CUASA president Jason Etele said terms of the agreement remain confidential between Carleton and CultureWorks, with faculty and students at the university in the dark as to full implications of the deal.

The secretive approach has outraged many faculty, who cite concerns over quality oversight of programs.

“When education and training are connected with the ability for a company to profit, the incentive to compromise academic integrity is large,” the letter concludes.

According to its website, “Culture Works is an English for Academic Purposes (EAP) school that prepares international students to succeed in Canadian universities and colleges.
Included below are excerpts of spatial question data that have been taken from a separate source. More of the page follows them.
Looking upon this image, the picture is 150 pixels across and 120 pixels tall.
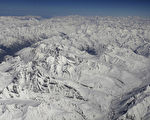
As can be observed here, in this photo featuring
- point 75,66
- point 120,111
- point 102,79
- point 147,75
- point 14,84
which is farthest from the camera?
point 147,75

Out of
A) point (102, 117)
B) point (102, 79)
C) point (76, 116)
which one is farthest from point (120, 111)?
point (102, 79)

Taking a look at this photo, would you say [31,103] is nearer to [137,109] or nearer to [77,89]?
[77,89]

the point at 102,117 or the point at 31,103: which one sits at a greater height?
the point at 31,103

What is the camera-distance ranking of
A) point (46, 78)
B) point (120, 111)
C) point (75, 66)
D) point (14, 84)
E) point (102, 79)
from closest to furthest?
point (120, 111), point (14, 84), point (46, 78), point (102, 79), point (75, 66)

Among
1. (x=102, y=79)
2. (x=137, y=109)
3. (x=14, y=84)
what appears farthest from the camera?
(x=102, y=79)

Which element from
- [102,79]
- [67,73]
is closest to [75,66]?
[67,73]

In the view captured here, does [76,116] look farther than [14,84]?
No

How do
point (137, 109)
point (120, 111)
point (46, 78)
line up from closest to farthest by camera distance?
point (137, 109) < point (120, 111) < point (46, 78)

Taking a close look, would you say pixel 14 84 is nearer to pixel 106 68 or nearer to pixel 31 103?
pixel 31 103

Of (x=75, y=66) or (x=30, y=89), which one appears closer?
(x=30, y=89)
Located on campus, our partner schools offer conditional acceptance to CultureWorks students.”

“Presumably this (conditional acceptance) may change how people are admitted to Carleton,” said Etele. “The university agreed to this without telling anyone.”

The CultureWorks contract follows on the heels of another controversial deal in 2010 that funnelled a $15-million donation to the university from oil magnate Clayton Riddell to create a new political management program.

Carleton fought disclosure of that donor agreement for a year before finally releasing an unredacted version in June. Section 14 of the agreement revealed that a five-person steering committee with sweeping controls over the program’s curriculum development, budget and even academic hiring was dominated by the donor’s appointees.

Carleton’s administration ultimately conceded the agreement “did not fully reflect Carleton’s policies and procedures” on budget management and hiring, but only after voluble and public criticism of the contract terms’ undermining of academic integrity.

The agreement has since been revised to “clarify” the role of the steering committee, which no longer has power to approve hiring or curriculum decision, but is asked only to provide “timely and strategic advice.”

Carleton University is not alone in the debate over appropriate parameters around private funding.

The administrations at Wilfrid Laurier University and the University of Waterloo face censure by CAUT in November if they do not modify the governance structure of their Balsillie School of International Affairs in order to protect the universities’ academic independence.

CAUT Council put forward the censure notice at its general meeting earlier this year after carefully considering the partnership agreement signed by the two universities, Jim Balsillie and his private think tank, the Centre for International Governance Innovation.